5. Article about possible predictors of worse outcome and drop-out in the treatment of Complex PTSD.
|- Brief summary||Complex Post Traumatic Stress Disorder (Complex PTSD) is a term used to denote a severe form of PTSD following repeated interpersonal traumatization in childhood. This construct comprises symptom clusters reflecting difficulties in regulating emotions, disturbances in relational capacities, alterations in attention and consciousness, adversely affected belief systems, and somatization. According to the guidelines of the International Society of Traumatic Stress Studies (ISTSS), treatment should be ‘phase-based’, indicating that patients with Complex PTSD symptoms will profit more from trauma-focused treatment if this phase in treatment is preceded by a stabilization phase aimed at achieving patient safety and improving emotion regulation, patients’ positive self-concept, and interpersonal skills.
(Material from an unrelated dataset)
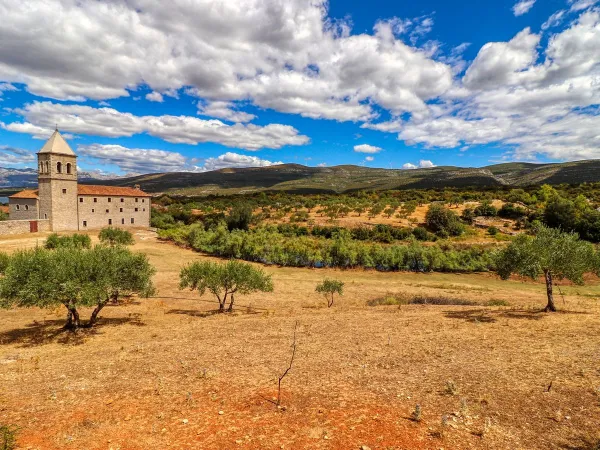 dintorni allungati vicino al Roan camping Karin.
However, superiority of a phase-based approach starting with a stabilization phase is yet to be established.
The purpose of the present study is to determine superiority in efficacy of a phase-based treatment (i.e., EMDR therapy preceded by Skills Training in Affective and Interpersonal Regulation, STAIR) versus trauma-focused treatment alone (i.e., EMDR therapy) to treat individuals suffering from (Complex) PTSD due to a history of repeated sexual and/or physical abuse in childhood (by a caretaker or person in authority, and before the age of 18). Our first aim is to test the hypothesis that a phase-based treatment (EMDR preceded by STAIR) is significantly more effective with regard to PTSD (decrease of PTSD symptoms), would lead to a significantly better outcome in terms of comorbid symptom decrease, lower drop-out rate, and increased quality of life, than when the direct trauma-focused treatment (EMDR alone) is applied. Our second aim is to identify possible predictors of worse outcome and drop-out (e.g. pre-treatment anxiety, depression, and personality disorders).